Облака

Лев Якубов
               
                Памяти Валерия ЛОГАЧЁВА

      
                Звёзды холодно, скучно мерцали в космической пропасти над лесом и полем вблизи аэропорта, который нервно гудел и светился в ночном безмолвии ближних окрестностей, столь же мрачных и неприютных. За проходной по плотному насту перрона в двух шагах от Воробьёва проплыл тяжелый топливозаправщик; в свете габаритных огней причудливыми клочьями рассеивался выхлопной дым, и представилось: точно так же убывает, улетучивается жизнь, этот дивный сон. Сейчас очередной вылет, рабочая ночь, частица бытия…
        - Так, внимание! Выполняем рейс «Воронеж-Актюбинск-Ташкент», запасной – Оренбург. Погода по трассе соответствует нашему минимуму… - действия экипажа начались с полётной информации, затем в хвосте самолёта резко, изнуряющее зашумела вспомогательная установка, но тут выяснилось, что не срабатывает заслонка, подающая воздух на запуск основных двигателей. Пришлось ждать инженера технической службы.
        - Эх, чёрт, с самого начала не везёт! – сморщил нос в усмешке, заерзал в кресле бортмеханик. – Пассажиры подумают: «Что это за лётчики! Двигатели запустить не могут…» А стюардесса, небось, сказала: «Командир, пилот первого класса Воробьёв». Садись, Иван Степанович, отдыхай! В ногах правды нет.
        - Правды вообще нет, - деликатно проворчал командир; в полумраке кабины его хмурое лицо казалось молодым, и ещё это волевое выражение губ, подбородка, мужественный, одухотворённый взгляд. Одна из стюардесс как-то с нескрываемым умилением подметила, что Воробьёв – вылитый Жан Марэ.

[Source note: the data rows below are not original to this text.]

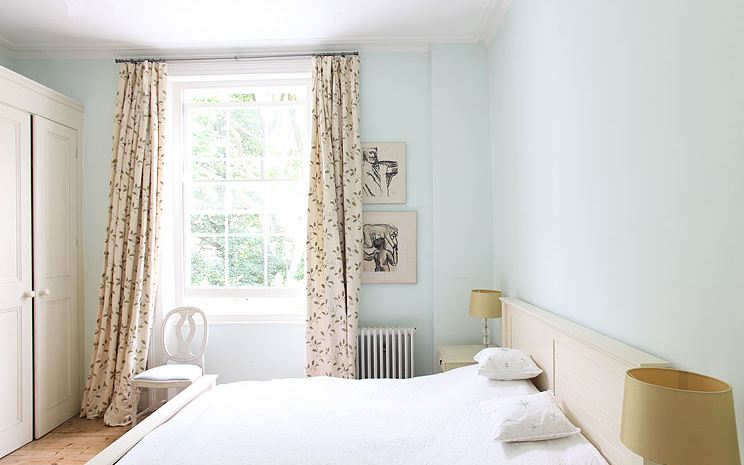 White bedroom in a London home with tall cabinets, fireplace, wide wood plank floor and leaf print curtains
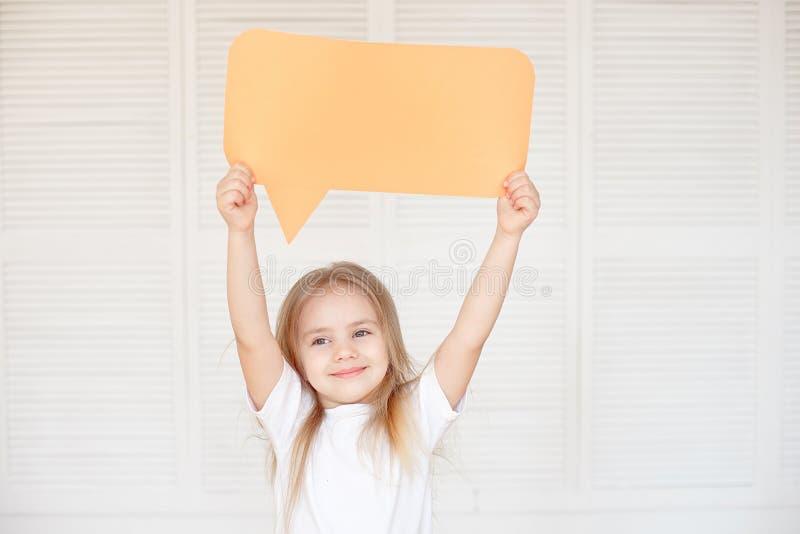 拿着空白的讲话泡影的愉快的矮小的白种人女孩 免版税图库摄影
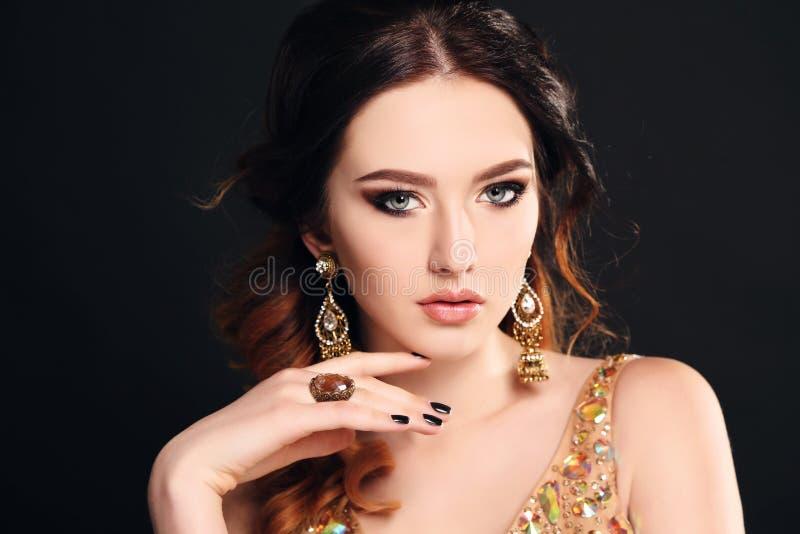 Femme avec les cheveux foncés portant la robe et le bijou luxueux de paillette image stock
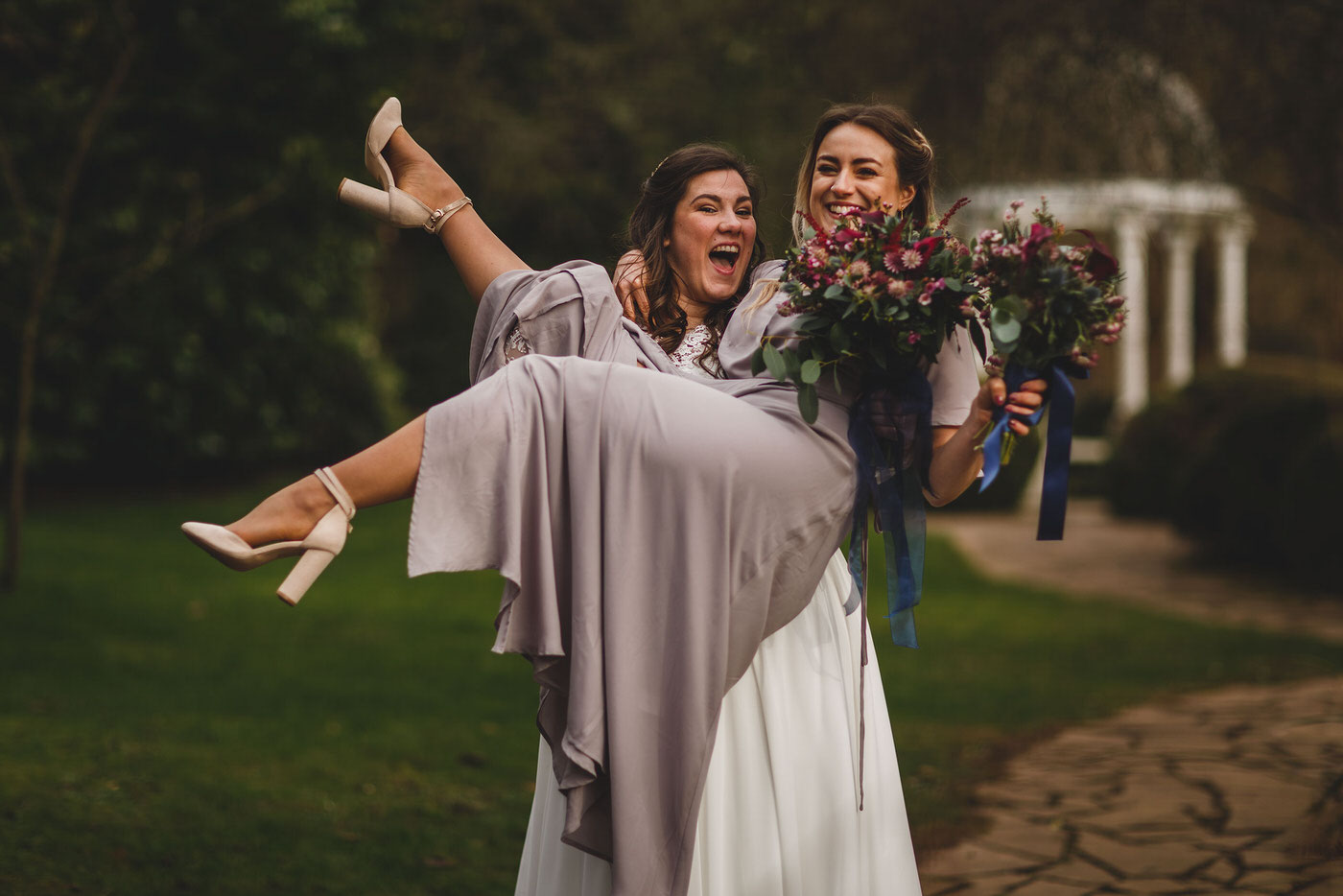 bride and bridesmaid at Mill Barns Wedding Venue, image taken by the best wedding photographer in Shropshire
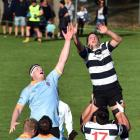 Southern loose forward and Pirates refugee Josh Clark (right) is hoisted in a lineout during his...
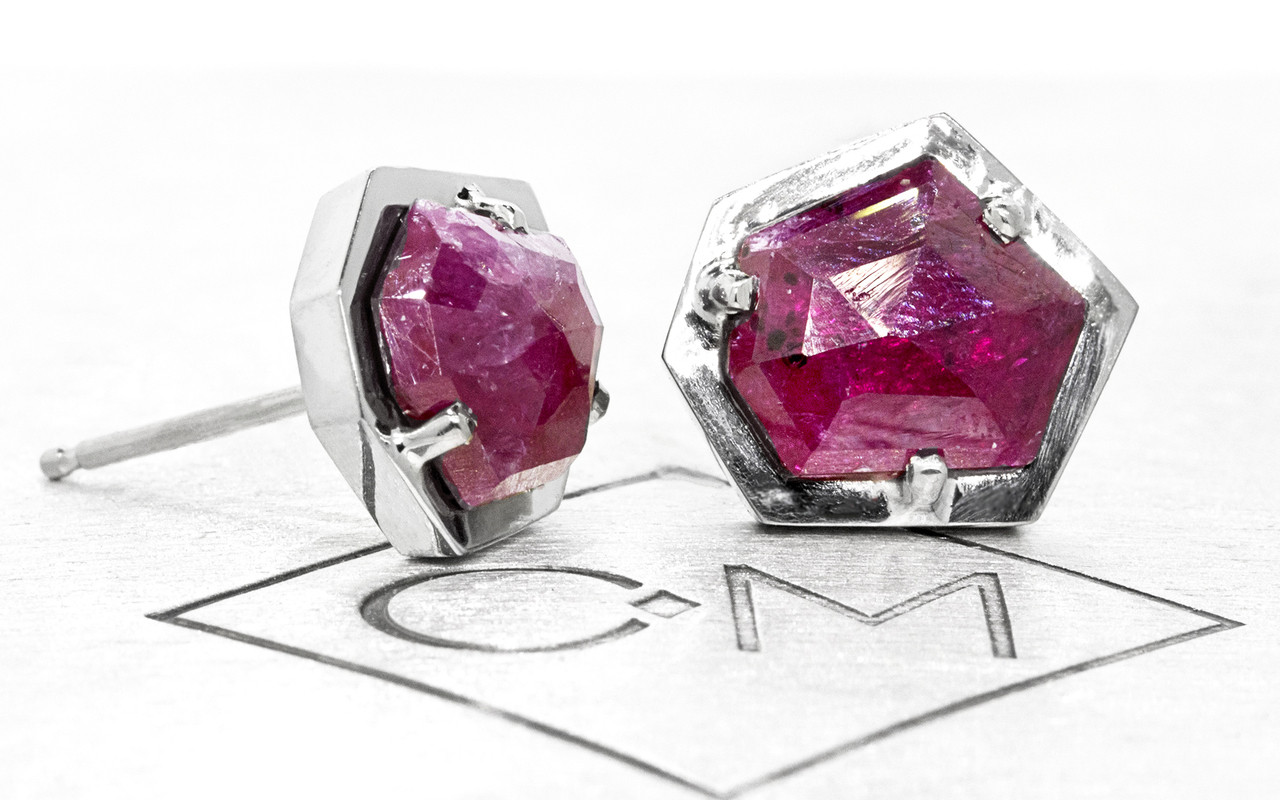 KIKAI 3.35 carat free form rose cut ruby stud earrings set in 14k white gold. Part of our New Classic Collection. 3/4 view and front view on metal background with Chinchar/Maloney logo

        …Через полчаса послышался ровный, радостный гул турбин; при выруливании в окна салона заглянула бледная, озябшая луна, по обочинам бетонки белел и искрился снег. Вскоре неуёмная сила понесла самолёт, учащая мелькание взлётных огней, и в конце полосы «Туполев» стремительно полез вверх, к неясным ночным облакам. На высоте эшелона Воробьёв включил автопилот, после чего расслабленно запрокинул голову на спинку кресла, прикрыл глаза. В кабине было по-домашнему уютно, тепло,  в полумраке с привычной четкостью светились приборы, а все же в ночных рейсах томит само время. Поневоле хочется отвлечься, погрузиться в думы, и хорошо что мозг может работать как бы в режиме авторотации, то есть, без напряжения.
        «Я живу всем своим прошлым», - не без гордости сказал о себе когда-то Иван Бунин, и в этом угадывался талант, максимализм жизнелюбия. Воробьёв же свою привычку мысленно ворошить пережитое расценивал не иначе как  душевный климакс, когда седина уже полезла в виски, а прошлое хоть и отзывается болью, неизменно влечёт к себе, греет душу.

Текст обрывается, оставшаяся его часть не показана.